___ READING TEXT

Let's start by sampling some data from our news dataset

Then split into a training and testing set

In [41]:
from keras.models import Sequential
from keras.layers import Dense, Embedding, Flatten
from keras.utils import to_categorical
from keras.utils import pad_sequences
from keras.preprocessing.text import Tokenizer
from datasets import load_dataset
from sklearn.model_selection import train_test_split
import numpy as np
import random

data = load_dataset("ag_news")

data_subset, _ = train_test_split(data["train"]["text"],train_size=500)
train_data, test_data = train_test_split(data_subset,train_size=0.8)

# Prepare the tokenizer and fit on the training text
tokenizer = Tokenizer()
tokenizer.fit_on_texts(data_subset)
vocabulary_size = len(tokenizer.word_index) + 1
print("Vocabulary size:",vocabulary_size)

# Convert text to sequences of integers
train_texts = tokenizer.texts_to_sequences(train_data)




Vocabulary size: 5278


## Preparing training examples

We want to take the sequences like

In [33]:
print( train_texts[0] )

[372, 1761, 45, 268, 316, 1324, 32, 32, 372, 4092, 12, 4, 135, 1891, 3, 268, 316, 20, 61, 16, 917, 101, 65, 26, 4093, 45, 1, 1325, 277, 4094, 321, 70, 4095, 3, 4096]


and slide a window across to predict the next word

In [34]:
print("Use",train_texts[0][0:5],"to predict",train_texts[0][5])
print("Use",train_texts[0][1:6],"to predict",train_texts[0][6])

______
___ DATA UNDER STUDY

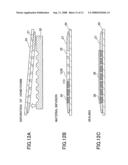 DISPLAY PANEL, METHOD OF MANUFACTURING A DISPLAY PANEL, AND DISPLAY UNIT diagram and image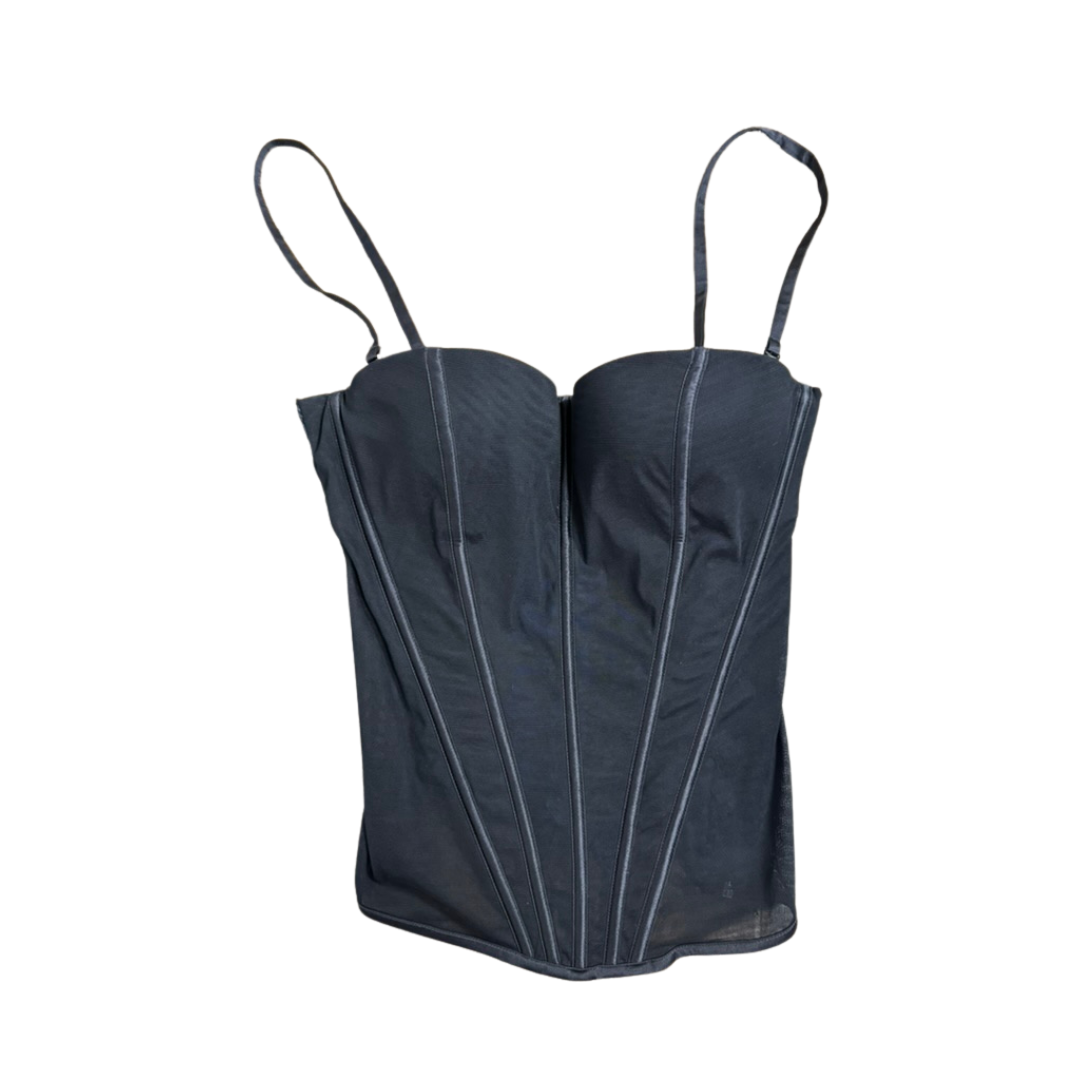 La Perla Sapphire Lace Corset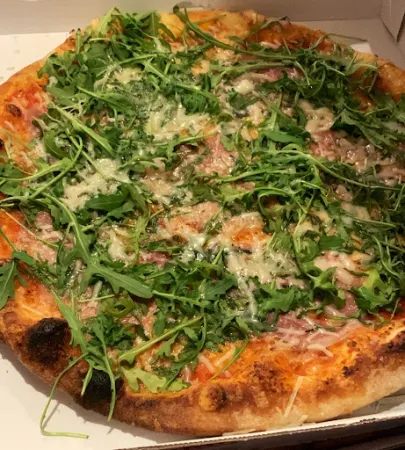 Bild von Pizzeria La Casa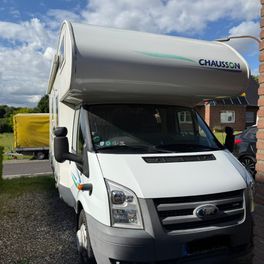 Produktbild - Chausson Welcome 28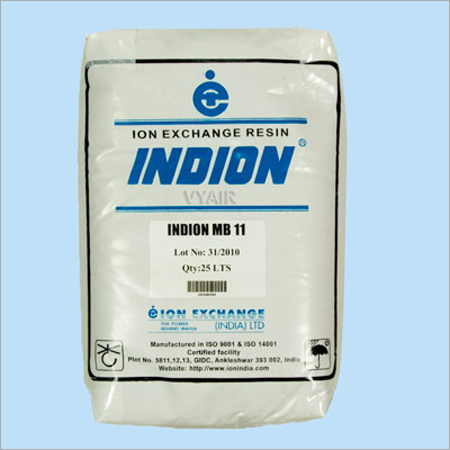 Ion Exchange Resin Ion Exchange Resin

______

● PROBLEMS TO SOLVE:
(a) Translate this sentence from the next-word prediction notebook into Spanish: "Let's start by sampling some data from our news dataset."
(b) What vocabulary size does the next-word prediction notebook print?
(c) Carry on the next-word prediction notebook from its last line.

● ANSWERS FOR THE EXERCISE:
(a) Empecemos tomando una muestra de datos de nuestro conjunto de datos de noticias.

(b) 5278

(c)
print("Use",train_texts[0][2:7],"to predict",train_texts[0][7])
print("Use",train_texts[0][3:8],"to predict",train_texts[0][8])
print("etc.")

Use [372, 1761, 45, 268, 316] to predict 1324
Use [1761, 45, 268, 316, 1324] to predict 32
Use [45, 268, 316, 1324, 32] to predict 32
Use [268, 316, 1324, 32, 32] to predict 372
etc.


## Group Discussion

What data structures (lists, matrixes, etc.) do we need to prepare to make this a classification problem?

## Preparing all of the examples

In [42]:
# Decide the sequence length
sequence_length = 5  # Length of the input sequence before predicting the next word

# Create the sequences
predictor_sequences = []
targets = []
for text in train_texts:
    for i in range(sequence_length, len(text)):
        # Take the sequence of tokens as input and the next token as target
        curr_target = text[i]
        curr_predictor_sequence = text[i-sequence_length:i]
        predictor_sequences.append(curr_predictor_sequence)
        targets.append(curr_target)


print("Number of sequences:",len(predictor_sequences))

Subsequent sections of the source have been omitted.